=== EXERCISE DATA ===

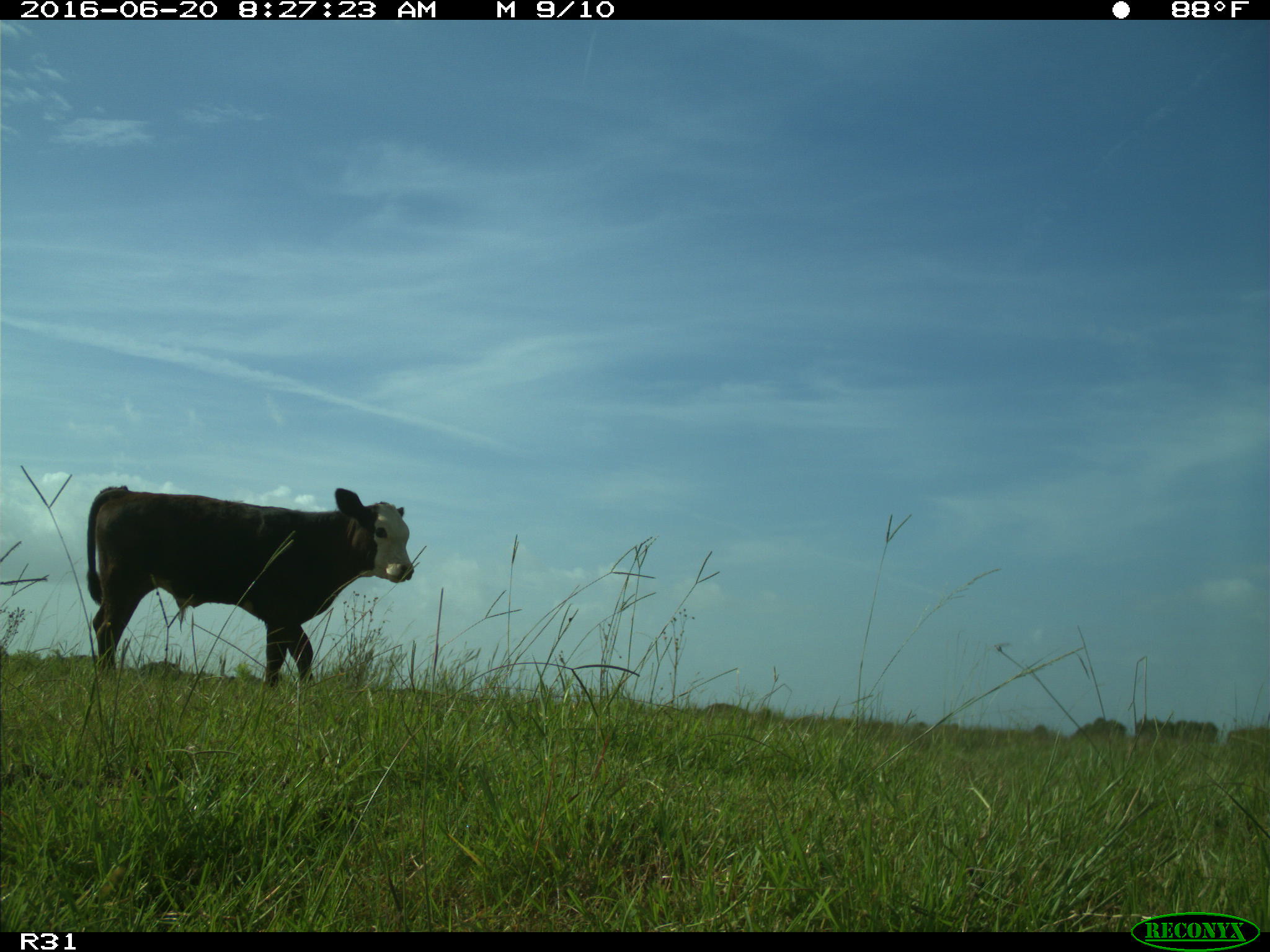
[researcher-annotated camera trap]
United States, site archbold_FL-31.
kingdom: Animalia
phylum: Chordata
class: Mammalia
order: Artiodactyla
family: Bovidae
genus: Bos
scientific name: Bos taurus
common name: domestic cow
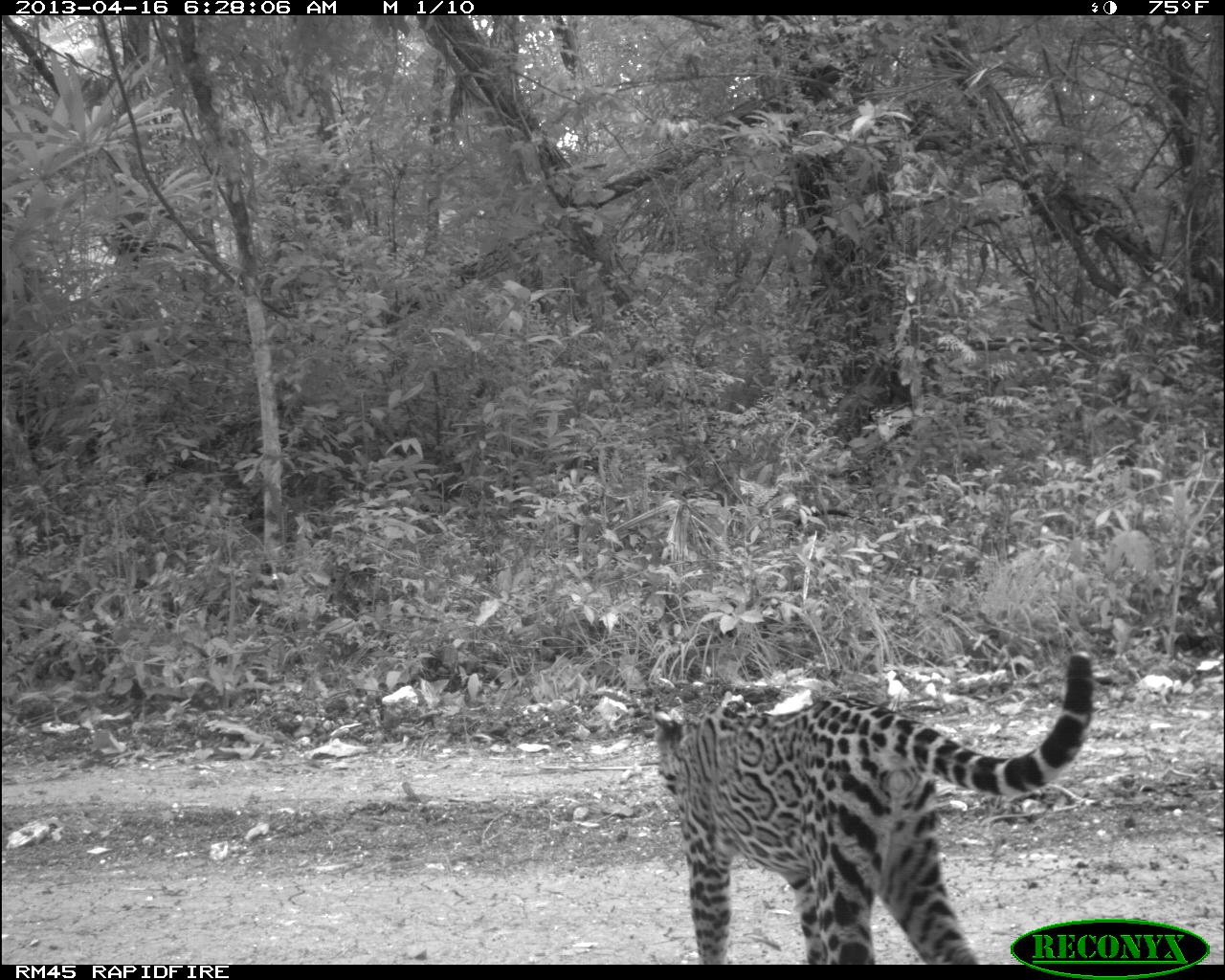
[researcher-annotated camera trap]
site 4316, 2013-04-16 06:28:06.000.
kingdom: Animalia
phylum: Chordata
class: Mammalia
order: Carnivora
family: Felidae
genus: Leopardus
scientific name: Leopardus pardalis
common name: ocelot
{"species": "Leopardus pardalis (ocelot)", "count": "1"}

===

WHAT IS REQUIRED: Without any of its images, the data above should be returned exactly.

RESULT FOR THIS TASK:
[researcher-annotated camera trap]
United States, site archbold_FL-31.
kingdom: Animalia
phylum: Chordata
class: Mammalia
order: Artiodactyla
family: Bovidae
genus: Bos
scientific name: Bos taurus
common name: domestic cow
[researcher-annotated camera trap]
site 4316, 2013-04-16 06:28:06.000.
kingdom: Animalia
phylum: Chordata
class: Mammalia
order: Carnivora
family: Felidae
genus: Leopardus
scientific name: Leopardus pardalis
common name: ocelot
{"species": "Leopardus pardalis (ocelot)", "count": "1"}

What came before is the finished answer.